* [WRITTEN PROBLEM]
Extract the line that contains "Does the pontoon" and every line after it to the end of the records below, exactly as written and nothing else.

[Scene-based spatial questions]

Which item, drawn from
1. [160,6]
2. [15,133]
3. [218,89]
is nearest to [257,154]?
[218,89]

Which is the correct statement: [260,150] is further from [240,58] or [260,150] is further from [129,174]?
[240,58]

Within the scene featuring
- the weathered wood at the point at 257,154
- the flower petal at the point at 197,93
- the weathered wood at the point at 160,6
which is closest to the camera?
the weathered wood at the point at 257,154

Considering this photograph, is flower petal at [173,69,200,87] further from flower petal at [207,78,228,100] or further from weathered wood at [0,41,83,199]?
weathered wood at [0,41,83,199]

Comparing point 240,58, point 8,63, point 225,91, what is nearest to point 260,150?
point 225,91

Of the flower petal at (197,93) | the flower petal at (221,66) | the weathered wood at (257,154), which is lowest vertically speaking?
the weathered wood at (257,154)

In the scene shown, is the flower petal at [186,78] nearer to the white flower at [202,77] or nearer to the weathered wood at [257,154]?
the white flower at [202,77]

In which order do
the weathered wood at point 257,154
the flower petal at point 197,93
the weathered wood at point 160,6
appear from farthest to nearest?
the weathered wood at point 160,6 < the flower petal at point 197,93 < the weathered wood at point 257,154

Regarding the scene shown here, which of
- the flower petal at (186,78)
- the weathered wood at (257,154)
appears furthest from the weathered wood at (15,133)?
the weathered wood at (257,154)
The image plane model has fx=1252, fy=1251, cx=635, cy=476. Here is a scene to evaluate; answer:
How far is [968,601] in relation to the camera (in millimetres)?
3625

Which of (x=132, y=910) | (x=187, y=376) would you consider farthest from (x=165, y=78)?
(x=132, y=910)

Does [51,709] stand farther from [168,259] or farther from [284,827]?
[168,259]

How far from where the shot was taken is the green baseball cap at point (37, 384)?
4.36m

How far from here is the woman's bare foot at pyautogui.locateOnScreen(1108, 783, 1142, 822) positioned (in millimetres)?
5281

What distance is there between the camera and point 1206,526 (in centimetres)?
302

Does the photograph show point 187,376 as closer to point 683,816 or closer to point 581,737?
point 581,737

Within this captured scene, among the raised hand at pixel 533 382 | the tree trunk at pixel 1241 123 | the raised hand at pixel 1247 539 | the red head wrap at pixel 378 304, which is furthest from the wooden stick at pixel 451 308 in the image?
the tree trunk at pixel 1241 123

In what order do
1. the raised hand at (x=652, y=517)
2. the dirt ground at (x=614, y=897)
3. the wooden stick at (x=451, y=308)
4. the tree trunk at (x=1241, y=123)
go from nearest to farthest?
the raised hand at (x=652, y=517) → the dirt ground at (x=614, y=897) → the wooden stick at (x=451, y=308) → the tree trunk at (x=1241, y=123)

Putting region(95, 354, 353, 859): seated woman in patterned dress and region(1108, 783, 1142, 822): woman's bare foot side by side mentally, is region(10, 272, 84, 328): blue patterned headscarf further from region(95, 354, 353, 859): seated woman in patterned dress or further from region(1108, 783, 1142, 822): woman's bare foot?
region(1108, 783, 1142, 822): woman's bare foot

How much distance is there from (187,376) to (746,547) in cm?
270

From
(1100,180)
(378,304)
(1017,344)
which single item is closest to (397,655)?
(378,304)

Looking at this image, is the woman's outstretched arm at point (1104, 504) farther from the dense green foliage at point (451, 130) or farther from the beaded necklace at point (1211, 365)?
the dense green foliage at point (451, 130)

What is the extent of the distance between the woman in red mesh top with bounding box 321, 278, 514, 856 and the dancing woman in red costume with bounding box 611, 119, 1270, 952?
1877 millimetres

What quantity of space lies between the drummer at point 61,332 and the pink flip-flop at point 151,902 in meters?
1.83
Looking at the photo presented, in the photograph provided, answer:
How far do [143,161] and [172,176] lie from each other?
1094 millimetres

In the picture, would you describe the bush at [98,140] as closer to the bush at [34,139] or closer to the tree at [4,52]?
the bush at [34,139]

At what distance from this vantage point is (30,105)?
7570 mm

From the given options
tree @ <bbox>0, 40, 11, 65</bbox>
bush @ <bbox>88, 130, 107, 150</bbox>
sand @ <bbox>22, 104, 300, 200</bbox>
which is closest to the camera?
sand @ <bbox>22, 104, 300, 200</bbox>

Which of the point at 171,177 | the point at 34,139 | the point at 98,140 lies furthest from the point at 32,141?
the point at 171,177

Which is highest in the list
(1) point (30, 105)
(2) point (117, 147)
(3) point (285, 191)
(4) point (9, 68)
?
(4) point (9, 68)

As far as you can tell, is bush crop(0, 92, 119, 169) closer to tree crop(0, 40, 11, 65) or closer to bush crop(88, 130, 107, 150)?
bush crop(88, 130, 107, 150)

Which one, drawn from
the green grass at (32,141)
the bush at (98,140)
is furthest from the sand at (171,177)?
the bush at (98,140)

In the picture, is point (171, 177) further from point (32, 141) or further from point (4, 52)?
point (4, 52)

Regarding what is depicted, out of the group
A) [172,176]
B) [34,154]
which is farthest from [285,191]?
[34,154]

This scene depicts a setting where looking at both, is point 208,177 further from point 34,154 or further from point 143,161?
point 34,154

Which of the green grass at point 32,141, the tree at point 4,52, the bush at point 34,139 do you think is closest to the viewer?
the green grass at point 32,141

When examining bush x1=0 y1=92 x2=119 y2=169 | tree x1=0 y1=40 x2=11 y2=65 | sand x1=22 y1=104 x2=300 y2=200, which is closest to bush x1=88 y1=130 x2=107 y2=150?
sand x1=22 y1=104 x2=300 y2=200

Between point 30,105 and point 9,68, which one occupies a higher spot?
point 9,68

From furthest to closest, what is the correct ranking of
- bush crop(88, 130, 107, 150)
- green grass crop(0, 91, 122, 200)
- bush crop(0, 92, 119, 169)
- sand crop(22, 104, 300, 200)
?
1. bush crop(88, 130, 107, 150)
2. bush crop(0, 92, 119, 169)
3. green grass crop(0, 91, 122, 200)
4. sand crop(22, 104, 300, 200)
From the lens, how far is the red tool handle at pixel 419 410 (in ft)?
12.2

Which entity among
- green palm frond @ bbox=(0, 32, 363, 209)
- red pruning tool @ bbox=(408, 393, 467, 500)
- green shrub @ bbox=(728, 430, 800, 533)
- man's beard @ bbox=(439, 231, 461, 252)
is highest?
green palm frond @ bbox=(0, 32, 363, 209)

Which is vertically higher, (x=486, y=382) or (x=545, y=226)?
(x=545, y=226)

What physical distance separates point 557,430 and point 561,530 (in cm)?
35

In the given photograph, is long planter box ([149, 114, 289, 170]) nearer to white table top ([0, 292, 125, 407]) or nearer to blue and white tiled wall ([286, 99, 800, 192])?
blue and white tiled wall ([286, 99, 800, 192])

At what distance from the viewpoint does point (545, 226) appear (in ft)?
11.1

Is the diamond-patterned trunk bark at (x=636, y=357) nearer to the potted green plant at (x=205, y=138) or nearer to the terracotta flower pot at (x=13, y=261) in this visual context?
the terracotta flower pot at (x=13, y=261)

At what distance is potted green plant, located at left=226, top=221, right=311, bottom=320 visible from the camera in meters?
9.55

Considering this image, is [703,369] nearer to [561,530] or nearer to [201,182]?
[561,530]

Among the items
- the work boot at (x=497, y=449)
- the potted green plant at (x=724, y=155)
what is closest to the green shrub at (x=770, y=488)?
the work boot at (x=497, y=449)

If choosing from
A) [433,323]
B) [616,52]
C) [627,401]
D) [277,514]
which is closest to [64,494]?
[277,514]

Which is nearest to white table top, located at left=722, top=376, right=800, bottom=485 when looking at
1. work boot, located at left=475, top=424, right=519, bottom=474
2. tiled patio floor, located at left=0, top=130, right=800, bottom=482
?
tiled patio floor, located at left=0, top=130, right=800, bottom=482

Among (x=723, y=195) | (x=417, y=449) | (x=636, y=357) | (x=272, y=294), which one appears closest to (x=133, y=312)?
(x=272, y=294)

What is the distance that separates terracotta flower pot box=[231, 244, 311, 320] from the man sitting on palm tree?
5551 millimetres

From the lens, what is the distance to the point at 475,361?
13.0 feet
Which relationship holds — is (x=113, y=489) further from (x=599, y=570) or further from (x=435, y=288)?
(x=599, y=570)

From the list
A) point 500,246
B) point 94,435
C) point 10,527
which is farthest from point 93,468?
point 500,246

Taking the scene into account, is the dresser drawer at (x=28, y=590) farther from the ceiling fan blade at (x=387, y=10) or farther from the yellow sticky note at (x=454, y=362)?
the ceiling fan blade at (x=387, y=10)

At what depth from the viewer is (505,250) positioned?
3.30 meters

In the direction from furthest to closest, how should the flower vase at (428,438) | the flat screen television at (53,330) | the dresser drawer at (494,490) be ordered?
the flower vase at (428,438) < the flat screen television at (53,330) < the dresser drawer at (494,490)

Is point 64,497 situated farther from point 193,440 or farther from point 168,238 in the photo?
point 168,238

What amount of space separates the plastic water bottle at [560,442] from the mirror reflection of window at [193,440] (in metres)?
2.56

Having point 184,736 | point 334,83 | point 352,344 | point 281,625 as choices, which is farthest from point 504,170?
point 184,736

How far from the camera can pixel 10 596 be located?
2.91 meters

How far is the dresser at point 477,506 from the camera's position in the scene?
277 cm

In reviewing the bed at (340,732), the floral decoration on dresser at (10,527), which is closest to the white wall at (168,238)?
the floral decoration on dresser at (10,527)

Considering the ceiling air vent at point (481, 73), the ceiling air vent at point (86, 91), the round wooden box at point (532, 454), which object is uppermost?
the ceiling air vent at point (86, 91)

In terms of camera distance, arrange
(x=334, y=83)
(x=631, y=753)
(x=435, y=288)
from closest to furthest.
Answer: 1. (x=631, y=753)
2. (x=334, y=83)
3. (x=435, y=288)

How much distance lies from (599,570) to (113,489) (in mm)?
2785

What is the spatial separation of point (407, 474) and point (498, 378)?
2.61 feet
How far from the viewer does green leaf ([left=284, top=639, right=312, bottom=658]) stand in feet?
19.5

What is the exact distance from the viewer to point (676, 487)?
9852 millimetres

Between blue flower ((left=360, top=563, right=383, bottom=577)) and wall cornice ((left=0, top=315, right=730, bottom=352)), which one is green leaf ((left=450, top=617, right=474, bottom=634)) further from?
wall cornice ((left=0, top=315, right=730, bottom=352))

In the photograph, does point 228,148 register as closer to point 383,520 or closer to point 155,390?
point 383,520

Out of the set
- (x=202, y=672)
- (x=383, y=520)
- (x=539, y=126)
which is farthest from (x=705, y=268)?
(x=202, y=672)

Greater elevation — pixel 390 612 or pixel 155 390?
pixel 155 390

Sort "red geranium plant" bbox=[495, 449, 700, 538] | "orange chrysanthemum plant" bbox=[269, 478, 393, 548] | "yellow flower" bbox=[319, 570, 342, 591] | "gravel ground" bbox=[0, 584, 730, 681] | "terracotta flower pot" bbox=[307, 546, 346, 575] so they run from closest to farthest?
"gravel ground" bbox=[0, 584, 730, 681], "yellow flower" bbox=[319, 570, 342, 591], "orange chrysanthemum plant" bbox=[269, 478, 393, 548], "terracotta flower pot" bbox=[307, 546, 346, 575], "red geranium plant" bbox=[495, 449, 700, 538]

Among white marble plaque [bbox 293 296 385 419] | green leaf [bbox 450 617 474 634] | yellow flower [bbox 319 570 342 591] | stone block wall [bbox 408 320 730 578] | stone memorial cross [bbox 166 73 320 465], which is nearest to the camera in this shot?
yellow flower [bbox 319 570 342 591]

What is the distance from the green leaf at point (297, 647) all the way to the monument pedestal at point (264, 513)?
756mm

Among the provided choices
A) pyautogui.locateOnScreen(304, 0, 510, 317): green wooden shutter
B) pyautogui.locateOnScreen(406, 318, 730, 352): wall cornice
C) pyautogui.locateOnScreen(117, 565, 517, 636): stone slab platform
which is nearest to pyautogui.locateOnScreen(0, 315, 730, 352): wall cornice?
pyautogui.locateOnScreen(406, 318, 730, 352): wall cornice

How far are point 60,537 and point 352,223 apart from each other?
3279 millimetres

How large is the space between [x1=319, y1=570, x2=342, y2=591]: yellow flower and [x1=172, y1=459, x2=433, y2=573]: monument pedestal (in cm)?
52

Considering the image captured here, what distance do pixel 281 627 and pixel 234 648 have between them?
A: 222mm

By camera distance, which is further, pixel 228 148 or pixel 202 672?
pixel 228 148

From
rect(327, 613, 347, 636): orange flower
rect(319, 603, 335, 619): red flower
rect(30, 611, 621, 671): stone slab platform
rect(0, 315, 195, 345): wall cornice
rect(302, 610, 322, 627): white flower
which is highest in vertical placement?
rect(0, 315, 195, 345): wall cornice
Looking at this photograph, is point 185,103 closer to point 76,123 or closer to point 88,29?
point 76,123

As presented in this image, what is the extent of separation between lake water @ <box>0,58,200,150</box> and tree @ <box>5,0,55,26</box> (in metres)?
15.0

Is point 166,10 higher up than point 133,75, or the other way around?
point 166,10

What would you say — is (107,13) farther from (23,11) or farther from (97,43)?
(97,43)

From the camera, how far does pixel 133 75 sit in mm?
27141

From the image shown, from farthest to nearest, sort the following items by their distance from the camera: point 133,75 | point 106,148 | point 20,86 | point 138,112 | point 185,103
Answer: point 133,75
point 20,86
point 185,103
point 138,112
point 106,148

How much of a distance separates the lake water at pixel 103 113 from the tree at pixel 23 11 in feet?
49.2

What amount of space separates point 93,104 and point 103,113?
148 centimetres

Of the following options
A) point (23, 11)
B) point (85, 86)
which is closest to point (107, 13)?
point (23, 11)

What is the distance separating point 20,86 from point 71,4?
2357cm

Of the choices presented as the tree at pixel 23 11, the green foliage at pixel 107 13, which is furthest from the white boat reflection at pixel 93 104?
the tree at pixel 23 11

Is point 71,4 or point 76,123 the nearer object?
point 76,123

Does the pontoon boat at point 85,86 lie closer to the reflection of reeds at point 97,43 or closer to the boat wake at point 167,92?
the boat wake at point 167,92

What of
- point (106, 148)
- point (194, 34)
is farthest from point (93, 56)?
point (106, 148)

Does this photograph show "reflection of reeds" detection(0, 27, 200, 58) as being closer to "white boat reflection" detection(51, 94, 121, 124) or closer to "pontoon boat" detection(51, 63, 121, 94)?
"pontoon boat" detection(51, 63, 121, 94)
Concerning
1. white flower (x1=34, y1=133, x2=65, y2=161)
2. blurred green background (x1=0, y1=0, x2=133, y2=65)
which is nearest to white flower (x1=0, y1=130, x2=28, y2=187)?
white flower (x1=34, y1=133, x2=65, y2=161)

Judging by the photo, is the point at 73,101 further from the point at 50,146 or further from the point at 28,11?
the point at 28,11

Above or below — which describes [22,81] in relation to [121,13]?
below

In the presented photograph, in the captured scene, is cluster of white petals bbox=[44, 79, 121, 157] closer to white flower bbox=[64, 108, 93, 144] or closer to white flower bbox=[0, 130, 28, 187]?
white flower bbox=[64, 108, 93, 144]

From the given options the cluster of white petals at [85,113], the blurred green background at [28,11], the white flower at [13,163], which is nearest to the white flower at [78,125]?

* [CORRECT ANSWER]
Does the pontoon boat at point 85,86 lie closer to the reflection of reeds at point 97,43 or closer to the boat wake at point 167,92?
the boat wake at point 167,92

What of
- point (106, 148)
- point (194, 34)
is farthest from point (93, 56)?
point (106, 148)

Does this photograph show "reflection of reeds" detection(0, 27, 200, 58) as being closer to "white boat reflection" detection(51, 94, 121, 124) or closer to "pontoon boat" detection(51, 63, 121, 94)?
"pontoon boat" detection(51, 63, 121, 94)
Concerning
1. white flower (x1=34, y1=133, x2=65, y2=161)
2. blurred green background (x1=0, y1=0, x2=133, y2=65)
which is nearest to white flower (x1=0, y1=130, x2=28, y2=187)?
white flower (x1=34, y1=133, x2=65, y2=161)

Judging by the photo, is the point at 73,101 further from the point at 50,146 or further from the point at 28,11?
the point at 28,11

Above or below — which describes [22,81] in relation to [121,13]?
below

In the presented photograph, in the captured scene, is cluster of white petals bbox=[44, 79, 121, 157] closer to white flower bbox=[64, 108, 93, 144] or closer to white flower bbox=[0, 130, 28, 187]?
white flower bbox=[64, 108, 93, 144]

From the given options the cluster of white petals at [85,113], the blurred green background at [28,11], the white flower at [13,163], which is nearest to the white flower at [78,125]?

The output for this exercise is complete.